Bottom-Up vs. Top-Down
The Fund positions itself as complementary, not competing, with the Ethereum Foundation:
| DAO Security Fund | Ethereum Foundation | |
|---|---|---|
| Style | Bottom-up, community-governed | Top-down, expert-selected |
| Focus | Security specifically | Broad protocol R&D |
| Decision process | Round operators + domain experts | Internal grants team |
| Capital source | Staking yield on legacy DAO ETH | EF reserves |
The Broader Argument
“If we fix security, we can make Ethereum the financial backbone of society.” — Griff Green, ETHDenver 2026
The argument: DeFi users know people who have been phished, hacked, or lost funds to scams.
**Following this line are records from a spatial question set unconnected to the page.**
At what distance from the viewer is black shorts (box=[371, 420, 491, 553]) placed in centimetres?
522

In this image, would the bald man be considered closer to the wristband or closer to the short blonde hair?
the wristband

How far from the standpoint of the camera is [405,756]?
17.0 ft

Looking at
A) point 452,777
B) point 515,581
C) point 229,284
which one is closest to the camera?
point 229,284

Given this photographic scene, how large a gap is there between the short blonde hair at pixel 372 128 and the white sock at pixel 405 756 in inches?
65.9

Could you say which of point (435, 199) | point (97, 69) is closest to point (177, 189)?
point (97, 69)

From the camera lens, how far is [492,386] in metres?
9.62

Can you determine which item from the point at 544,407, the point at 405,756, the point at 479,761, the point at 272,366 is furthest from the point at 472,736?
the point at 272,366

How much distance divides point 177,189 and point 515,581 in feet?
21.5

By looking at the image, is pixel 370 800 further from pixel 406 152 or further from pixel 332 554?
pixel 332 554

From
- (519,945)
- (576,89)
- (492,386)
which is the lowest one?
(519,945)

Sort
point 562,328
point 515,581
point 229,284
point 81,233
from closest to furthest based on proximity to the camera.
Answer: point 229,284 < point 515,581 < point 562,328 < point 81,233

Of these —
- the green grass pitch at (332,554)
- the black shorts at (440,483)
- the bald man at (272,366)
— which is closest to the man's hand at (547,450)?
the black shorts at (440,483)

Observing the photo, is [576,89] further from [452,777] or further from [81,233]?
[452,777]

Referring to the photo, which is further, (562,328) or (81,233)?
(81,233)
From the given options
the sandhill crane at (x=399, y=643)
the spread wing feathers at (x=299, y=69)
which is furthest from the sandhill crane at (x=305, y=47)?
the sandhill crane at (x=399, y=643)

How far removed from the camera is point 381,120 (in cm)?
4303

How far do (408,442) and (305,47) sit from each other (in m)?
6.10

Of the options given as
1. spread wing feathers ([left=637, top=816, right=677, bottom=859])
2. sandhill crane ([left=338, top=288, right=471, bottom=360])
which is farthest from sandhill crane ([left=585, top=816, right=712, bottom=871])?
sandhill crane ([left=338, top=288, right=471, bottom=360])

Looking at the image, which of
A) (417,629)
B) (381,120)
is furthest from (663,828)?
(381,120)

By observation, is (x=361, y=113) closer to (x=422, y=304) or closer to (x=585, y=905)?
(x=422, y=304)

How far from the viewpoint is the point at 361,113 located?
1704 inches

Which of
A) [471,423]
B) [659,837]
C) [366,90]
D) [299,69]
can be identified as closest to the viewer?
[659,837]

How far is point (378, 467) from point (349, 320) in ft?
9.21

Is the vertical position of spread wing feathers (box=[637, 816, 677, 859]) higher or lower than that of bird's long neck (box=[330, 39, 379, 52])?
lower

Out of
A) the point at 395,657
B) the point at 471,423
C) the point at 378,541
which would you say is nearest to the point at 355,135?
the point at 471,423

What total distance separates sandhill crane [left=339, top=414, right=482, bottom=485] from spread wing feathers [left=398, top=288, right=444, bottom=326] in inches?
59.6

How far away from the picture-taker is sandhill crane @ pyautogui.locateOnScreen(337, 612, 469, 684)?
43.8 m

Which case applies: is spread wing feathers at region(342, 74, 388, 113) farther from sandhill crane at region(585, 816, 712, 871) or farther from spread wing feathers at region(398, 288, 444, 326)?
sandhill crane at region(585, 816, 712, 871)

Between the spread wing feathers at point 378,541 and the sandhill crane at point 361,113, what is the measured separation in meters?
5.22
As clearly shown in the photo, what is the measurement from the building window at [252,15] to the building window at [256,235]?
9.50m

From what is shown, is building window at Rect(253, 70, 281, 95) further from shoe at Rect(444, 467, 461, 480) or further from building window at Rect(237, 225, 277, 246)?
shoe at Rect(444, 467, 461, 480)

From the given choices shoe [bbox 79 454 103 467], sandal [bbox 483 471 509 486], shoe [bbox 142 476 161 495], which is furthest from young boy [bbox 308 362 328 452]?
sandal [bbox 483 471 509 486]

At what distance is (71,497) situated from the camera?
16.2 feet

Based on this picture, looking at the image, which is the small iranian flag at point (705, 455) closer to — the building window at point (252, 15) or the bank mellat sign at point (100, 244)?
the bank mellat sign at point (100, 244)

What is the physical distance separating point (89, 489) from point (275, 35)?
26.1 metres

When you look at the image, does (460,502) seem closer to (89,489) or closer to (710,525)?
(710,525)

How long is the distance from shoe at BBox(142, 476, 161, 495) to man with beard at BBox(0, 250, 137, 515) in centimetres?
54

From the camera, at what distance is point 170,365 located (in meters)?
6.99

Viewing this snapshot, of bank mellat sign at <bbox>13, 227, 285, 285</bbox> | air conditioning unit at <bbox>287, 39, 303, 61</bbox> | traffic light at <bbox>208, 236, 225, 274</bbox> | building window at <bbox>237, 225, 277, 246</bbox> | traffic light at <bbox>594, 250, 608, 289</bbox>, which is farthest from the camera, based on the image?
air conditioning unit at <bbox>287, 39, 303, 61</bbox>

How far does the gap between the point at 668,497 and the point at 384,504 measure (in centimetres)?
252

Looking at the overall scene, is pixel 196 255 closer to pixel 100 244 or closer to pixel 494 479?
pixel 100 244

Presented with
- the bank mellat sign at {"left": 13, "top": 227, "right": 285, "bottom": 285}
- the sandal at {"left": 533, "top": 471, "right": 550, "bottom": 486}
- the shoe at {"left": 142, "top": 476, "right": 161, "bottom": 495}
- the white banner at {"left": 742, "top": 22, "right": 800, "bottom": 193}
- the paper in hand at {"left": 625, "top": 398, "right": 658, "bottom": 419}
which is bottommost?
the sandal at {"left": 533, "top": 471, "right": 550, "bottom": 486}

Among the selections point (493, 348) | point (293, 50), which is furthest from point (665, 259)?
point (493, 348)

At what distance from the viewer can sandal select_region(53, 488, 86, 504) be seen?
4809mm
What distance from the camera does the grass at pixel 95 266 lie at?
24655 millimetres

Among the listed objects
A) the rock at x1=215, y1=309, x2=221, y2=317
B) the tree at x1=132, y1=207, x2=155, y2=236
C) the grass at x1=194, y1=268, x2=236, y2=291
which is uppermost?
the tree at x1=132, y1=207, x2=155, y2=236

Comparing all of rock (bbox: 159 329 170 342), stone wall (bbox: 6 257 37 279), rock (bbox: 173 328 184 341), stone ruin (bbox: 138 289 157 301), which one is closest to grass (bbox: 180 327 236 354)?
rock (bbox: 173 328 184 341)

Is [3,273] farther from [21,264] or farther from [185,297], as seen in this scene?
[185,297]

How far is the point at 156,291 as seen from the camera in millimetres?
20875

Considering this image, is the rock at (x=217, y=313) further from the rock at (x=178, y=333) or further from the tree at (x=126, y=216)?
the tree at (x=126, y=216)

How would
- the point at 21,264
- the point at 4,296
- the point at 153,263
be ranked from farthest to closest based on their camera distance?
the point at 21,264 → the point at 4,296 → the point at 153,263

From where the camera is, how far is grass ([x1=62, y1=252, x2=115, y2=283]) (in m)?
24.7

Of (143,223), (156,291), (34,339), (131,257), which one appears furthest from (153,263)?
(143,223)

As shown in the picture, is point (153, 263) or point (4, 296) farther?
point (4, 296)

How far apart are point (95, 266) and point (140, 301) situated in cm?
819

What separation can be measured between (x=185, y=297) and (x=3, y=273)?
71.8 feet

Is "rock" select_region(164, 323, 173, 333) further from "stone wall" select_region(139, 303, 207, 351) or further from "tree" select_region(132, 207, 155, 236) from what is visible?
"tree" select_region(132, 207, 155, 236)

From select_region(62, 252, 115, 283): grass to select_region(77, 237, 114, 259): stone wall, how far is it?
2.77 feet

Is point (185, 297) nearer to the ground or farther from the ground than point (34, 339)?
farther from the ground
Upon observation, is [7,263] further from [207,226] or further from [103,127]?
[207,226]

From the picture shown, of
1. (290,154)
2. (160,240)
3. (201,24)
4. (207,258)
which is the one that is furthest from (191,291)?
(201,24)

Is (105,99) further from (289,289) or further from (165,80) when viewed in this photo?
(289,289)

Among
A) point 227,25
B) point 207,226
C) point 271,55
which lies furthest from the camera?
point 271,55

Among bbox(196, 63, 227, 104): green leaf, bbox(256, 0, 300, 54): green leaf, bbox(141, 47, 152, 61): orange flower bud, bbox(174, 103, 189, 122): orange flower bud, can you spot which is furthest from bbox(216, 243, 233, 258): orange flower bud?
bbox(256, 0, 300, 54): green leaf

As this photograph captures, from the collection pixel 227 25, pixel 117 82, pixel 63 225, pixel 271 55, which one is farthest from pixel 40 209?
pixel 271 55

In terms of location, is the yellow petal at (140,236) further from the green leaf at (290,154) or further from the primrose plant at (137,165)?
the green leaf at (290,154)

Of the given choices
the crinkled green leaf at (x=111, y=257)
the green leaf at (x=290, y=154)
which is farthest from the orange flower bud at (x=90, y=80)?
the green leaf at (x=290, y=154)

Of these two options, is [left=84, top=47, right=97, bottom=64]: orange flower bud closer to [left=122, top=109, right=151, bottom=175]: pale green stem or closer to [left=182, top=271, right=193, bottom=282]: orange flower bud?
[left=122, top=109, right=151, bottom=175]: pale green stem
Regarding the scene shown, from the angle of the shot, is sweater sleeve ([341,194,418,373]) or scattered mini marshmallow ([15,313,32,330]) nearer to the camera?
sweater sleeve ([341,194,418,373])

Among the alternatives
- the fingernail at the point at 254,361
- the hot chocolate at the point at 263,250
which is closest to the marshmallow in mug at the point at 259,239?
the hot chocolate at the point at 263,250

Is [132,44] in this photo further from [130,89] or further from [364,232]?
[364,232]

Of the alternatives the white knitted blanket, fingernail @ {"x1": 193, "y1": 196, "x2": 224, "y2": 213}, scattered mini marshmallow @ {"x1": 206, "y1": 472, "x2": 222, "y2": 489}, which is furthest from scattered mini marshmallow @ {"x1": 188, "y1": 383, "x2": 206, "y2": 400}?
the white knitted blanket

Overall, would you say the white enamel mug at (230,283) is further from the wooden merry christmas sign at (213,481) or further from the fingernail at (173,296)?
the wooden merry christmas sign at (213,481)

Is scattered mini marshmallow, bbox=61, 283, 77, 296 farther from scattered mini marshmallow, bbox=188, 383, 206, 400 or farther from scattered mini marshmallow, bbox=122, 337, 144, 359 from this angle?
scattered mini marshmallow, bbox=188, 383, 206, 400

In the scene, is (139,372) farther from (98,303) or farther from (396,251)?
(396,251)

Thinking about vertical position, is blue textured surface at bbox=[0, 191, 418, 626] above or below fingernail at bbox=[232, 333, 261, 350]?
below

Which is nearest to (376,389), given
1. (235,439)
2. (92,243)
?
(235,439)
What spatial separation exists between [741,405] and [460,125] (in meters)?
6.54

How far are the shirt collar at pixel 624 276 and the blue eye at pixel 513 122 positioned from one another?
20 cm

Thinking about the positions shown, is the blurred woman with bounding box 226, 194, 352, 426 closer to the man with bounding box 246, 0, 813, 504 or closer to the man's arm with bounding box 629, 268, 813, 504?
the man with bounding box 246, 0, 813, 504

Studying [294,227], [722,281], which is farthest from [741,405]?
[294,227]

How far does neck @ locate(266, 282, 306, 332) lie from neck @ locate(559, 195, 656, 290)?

Normies don’t have problems with their bank accounts. Security is the gap preventing Ethereum from becoming a genuine financial alternative.
Connections
- Smart Contract Security (2026 State) — Audits, shift-left security, wallet UX all fall within the fund’s mandate
- Ethereum Staking Dynamics — Staking yield is the funding mechanism; the fund is a large ETH staker
- DeFi Institutional Transition — Institutional DeFi adoption is bottlenecked by security; the fund addresses this structurally
Open Questions
- Will the 200 security badge NFTs create sufficient legitimacy without devolving into credentialism or clique dynamics?
- How does the Fund handle a situation where a grantee is later found to be a bad actor?
- Can quarterly rounds keep pace with the speed of attack vectors in 2026?
- Is $150M–300M sufficient for the scope of Ethereum security needs, or does this need to be supplemented by protocol-level funding?